Qual a diferença? Numa, a indústria vem depois; na outra, vem
antes. Numa se fala em arte, na
outra em cultura. Numa, o público protagoniza um diálogo às vezes árido com a obra, na outra,
oferece-se, quase sempre, um
prato pronto.
Essa é a encruzilhada em que o
cinema brasileiro foi lançado pela
necessidade de reconquistar seu
público, a partir dos anos 90, num
mercado cinematográfico diverso
do que existiu até a década de 80.
Aos poucos, foram aparecendo os
êxitos da retomada, a crença de
que é possível atingir grandes públicos etc.
Do ponto de vista da indústria
cultural, esse é o paraíso. Da arte
que é o cinema, nem tanto. Brasília, pelo menos, lembra a vários
aspirantes ao sucesso que cinema
não é contar uma historinha.
Provocações
"O Signo do Caos", "Filme de
Amor", "Garotas do ABC", "Lost
Zweig" são filmes provocativos
(embora muito diferentes entre
si), que chamam o espectador a se
posicionar diante da própria narratividade (no caso dos três primeiros) ou a questionar a história
brasileira ("Zweig").
Existem, é claro, gradações: "O
Signo do Caos" gira em torno da
impossibilidade da imagem e do
cinema. Rogério Sganzerla faz seu
filme gravitar em torno de uma
frase cheia de sentidos: "Você ainda não viu nada. Nem vai ver".

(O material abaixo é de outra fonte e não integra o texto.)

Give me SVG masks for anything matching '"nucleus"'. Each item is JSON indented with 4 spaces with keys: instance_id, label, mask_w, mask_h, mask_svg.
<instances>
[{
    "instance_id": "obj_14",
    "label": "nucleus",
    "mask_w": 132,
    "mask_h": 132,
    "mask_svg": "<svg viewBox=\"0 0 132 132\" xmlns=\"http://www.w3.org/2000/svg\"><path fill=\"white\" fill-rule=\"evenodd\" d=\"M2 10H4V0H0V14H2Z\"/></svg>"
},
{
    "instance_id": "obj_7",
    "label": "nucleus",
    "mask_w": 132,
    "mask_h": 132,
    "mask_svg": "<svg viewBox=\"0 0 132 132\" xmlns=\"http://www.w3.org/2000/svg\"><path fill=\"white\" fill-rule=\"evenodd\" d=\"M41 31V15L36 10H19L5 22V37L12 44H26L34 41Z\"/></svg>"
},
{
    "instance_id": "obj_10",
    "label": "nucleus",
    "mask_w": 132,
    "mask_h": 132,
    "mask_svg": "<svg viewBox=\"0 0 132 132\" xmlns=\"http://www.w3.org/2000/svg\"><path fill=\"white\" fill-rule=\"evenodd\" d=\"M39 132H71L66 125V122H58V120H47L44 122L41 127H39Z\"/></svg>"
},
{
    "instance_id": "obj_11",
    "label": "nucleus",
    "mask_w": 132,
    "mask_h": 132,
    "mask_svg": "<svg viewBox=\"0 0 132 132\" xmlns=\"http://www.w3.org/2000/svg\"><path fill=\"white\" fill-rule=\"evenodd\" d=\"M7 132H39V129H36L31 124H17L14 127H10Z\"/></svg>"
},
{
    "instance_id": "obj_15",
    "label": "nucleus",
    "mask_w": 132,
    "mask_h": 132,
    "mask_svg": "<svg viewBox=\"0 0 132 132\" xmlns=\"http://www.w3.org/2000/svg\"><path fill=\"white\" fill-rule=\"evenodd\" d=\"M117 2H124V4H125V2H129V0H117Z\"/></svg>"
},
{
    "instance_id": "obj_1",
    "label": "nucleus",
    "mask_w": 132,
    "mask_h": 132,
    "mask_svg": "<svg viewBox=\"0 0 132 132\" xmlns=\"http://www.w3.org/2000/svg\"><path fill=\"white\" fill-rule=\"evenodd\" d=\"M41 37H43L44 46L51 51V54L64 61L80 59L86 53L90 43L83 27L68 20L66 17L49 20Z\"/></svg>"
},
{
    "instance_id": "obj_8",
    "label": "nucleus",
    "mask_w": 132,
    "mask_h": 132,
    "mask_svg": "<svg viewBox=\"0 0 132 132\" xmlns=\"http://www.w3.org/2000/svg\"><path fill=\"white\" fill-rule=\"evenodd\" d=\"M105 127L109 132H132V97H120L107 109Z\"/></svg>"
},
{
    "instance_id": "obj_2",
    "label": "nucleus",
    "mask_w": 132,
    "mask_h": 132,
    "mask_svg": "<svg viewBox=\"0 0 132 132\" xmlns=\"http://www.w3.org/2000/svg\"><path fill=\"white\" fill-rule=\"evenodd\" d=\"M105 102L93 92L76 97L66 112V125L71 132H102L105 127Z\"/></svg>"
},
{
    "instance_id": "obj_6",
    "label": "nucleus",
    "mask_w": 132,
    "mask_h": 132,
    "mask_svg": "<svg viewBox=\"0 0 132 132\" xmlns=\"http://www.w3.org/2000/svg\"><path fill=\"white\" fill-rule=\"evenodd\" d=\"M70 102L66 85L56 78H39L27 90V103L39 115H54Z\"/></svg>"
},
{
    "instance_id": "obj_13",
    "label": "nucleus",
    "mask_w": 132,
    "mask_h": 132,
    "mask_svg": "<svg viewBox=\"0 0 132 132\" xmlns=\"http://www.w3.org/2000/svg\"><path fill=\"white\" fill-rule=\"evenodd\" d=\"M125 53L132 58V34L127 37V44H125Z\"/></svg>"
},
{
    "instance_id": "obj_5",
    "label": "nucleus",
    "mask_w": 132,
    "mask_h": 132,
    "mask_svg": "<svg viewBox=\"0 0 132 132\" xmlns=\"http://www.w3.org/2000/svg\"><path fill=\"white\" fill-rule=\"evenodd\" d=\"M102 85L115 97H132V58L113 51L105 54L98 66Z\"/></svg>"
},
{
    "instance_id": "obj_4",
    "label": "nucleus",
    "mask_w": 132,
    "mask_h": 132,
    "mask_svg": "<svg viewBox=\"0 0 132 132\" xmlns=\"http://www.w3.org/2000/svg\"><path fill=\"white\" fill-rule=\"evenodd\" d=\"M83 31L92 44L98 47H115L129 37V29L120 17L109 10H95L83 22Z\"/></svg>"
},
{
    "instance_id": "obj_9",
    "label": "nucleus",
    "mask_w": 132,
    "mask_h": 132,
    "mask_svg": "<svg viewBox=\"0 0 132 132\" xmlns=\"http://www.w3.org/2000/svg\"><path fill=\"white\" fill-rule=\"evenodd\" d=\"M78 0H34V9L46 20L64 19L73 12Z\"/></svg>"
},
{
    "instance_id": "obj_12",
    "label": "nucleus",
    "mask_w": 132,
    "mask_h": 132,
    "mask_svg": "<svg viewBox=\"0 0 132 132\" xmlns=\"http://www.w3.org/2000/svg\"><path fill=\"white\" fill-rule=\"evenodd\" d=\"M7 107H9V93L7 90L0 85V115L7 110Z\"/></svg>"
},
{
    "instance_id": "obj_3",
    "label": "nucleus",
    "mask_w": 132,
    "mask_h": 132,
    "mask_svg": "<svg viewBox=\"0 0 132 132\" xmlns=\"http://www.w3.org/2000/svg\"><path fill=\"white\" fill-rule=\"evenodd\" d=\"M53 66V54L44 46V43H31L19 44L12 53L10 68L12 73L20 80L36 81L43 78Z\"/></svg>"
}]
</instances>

E é ao "não ver" decorrente de
nosso pecado original (a perda
dos negativos de "É Tudo Verdade", a censura a Orson Welles, à
hipótese de ver o Brasil com olhos
livres).
Com "Garotas do ABC", Carlos
Reichenbach parece responder
com ênfase a esse negativismo.
No filme, estão operárias bonitas,
sindicalistas sedutores, skinheads
boçais, drama, aventuras, chanchada, o trabalho e o lazer vistos
com olhos liberados das convenções do filme social e do drama
psicológico.
Julio Bressane reafirma seu desejo de uma arte que atravessa o
tempo e espaço sem timidez e parece buscar o antigo ideal do cinema como síntese de todas as artes
(ou signo de todos os signos?).
"Filme de Amor" resgata à mitologia grega a figura das Três Graças (deusas da alegria, do encanto
e da beleza) e as transporta ao Rio
de Janeiro num filme belíssimo,
que corre, no entanto, o risco de
intimidar o espectador pela enorme erudição envolvida e pela austeridade com que trata o tema do
amor.
Mesmo antes da exibição de
"Harmada", de Maurice Capovilla, que aconteceria segunda à
noite, o certo é que estamos diante de um conjunto de filmes para
quem o cinema só é produto subsidiariamente. E que, em definitivo, não tem a função de adular o
espectador ou comerciar nossa
miséria (como diz Glauber em
"Glauber o Filme").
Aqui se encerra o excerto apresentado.